Why did you choose the A level subjects that you did?

I chose based on the subjects that I enjoyed and was good at. I knew I needed two sciences to do a science degree and, as Mathematics was not enjoyable for me, I stayed away from Physics and Maths! I chose Geography because it was a subject that interested me and I was good at, and my choice of English was because I loved the subject!

What was the best thing about your Sixth Form experience?

I loved being a prefect and a house official (go Kiplings!) The sense of being part of a team was essential, as was the help that the teachers gave me when I needed it. Throughout my years at Bethany I enjoyed a wide range of sports, including netball a and playing goalkeeper in hockey – a personal highlight for me – and I was also involved in music, playing the flute in the School Orchestra.

How did you choose your degree course?

I chose to study Chemistry at University because I loved Science at school. I was further encouraged by the support of my Chemistry teacher, Mr Vickerman, and by the fact that my granddad was a chemist. I chose my placement year based on the industry I am interested in; I am fascinated by oil and energy and how it can be processed to produce recovered oil that can be burnt to produce energy.

What do you enjoy most about your degree course?

I love the laboratory experiments that we are expected to carry out. The way that different chemicals react is very interesting and learning more about how everyday objects can be used to produce other things is also amazing.

What do you want to do after your graduate?

Ideally, I would like to carry out a PhD in battery technology or alternative fuel sources. I am also interested in working for BP or Shell in their graduate schemes.

What advice would you give to a pupil currently choosing A levels and thinking about their next step?

Make sure you don’t pick subjects just because your friends are doing them. Try and have an idea of the degree, or a job, that you want to achieve and research which A levels would be the best options in order to progress in that field. Try to make sure you have enough time to enjoy being part of the School, I worked throughout my A levels and was so busy that I just didn’t have enough time to be part of all the things I could have been involved in at Bethany.

What advice would you give to a pupil thinking about higher education?

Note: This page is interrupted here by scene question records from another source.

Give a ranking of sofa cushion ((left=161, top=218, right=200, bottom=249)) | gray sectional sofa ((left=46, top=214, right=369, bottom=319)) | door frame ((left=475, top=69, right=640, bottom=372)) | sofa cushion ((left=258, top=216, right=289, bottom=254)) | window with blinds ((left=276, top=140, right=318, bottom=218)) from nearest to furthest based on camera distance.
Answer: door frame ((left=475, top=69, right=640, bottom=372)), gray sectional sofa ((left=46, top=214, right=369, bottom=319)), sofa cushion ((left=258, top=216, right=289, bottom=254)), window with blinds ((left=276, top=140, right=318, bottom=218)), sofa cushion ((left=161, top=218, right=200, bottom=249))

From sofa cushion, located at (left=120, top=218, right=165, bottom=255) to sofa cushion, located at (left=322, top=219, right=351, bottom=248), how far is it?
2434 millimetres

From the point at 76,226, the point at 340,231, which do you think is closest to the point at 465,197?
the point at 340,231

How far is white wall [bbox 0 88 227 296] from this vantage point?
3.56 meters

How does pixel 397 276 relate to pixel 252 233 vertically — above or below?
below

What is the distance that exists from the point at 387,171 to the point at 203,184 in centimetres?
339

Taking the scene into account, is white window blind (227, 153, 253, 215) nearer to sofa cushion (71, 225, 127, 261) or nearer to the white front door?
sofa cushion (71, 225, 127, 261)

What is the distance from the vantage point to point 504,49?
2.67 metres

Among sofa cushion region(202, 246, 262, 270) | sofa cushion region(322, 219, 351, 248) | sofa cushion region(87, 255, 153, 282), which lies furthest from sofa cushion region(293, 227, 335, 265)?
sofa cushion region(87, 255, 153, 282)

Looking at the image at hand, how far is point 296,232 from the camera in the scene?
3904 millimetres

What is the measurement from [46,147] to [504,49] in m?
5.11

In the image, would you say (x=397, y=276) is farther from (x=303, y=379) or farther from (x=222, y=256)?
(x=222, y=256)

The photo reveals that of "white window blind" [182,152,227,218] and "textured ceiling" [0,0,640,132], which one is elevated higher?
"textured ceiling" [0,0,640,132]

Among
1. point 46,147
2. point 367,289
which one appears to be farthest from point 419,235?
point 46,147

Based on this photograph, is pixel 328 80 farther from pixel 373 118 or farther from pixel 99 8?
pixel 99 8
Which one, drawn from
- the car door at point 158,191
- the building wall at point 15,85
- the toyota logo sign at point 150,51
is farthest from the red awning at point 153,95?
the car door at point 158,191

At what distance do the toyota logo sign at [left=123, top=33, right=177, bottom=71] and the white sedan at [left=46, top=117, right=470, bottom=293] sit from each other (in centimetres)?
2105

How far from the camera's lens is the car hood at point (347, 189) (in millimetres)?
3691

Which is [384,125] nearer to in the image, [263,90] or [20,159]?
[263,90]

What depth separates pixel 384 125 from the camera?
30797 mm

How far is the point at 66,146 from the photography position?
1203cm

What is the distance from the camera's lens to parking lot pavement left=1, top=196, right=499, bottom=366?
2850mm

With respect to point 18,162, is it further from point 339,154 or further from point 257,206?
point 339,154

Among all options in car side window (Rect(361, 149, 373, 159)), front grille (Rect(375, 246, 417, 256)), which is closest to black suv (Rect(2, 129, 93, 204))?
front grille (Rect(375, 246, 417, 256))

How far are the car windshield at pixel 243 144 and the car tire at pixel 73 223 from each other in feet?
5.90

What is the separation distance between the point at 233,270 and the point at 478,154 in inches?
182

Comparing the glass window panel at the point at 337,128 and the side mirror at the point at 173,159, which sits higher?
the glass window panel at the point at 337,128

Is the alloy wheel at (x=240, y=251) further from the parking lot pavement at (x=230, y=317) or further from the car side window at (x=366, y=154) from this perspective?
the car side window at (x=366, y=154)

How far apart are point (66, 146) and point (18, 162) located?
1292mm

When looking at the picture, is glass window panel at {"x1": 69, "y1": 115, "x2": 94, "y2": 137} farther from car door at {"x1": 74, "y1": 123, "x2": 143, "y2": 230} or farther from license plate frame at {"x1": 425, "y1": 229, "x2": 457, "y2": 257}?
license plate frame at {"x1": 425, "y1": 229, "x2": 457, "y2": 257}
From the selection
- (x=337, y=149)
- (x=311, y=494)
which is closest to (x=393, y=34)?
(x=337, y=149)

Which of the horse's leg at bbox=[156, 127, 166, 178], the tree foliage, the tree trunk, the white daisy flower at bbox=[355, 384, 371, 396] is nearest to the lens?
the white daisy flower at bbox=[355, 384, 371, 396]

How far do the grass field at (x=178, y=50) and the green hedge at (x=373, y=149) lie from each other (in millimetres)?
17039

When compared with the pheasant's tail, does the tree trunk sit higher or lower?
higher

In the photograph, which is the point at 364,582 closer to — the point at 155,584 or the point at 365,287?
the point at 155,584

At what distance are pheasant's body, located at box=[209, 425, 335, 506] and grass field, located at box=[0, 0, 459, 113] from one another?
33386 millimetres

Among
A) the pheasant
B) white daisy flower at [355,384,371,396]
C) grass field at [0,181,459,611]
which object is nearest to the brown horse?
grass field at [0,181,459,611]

If you are passionate about a subject, you should definitely go for it. However, if you are unsure, take the time to think through your options. If you are unsure if university is for you, look at a range of options – including colleges – or consider taking a year out to make a decision.

James Vickerman, Head of Chemistry at Bethany School, said:

“I taught Hannah throughout the whole of Years 10 to 13 and she was always a highly-motivated, determined and diligent pupil. Even when she found certain Chemistry topics challenging she was always willing to go the extra mile in order to overcome any difficulties and it is precisely this attitude, together with her obvious love of science, which saw her achieve her well-deserved successes. I was absolutely delighted that she chose to study Chemistry for her degree, especially as we desperately need more women in this field, and I have no doubt at all that she will continue to be very successful indeed.”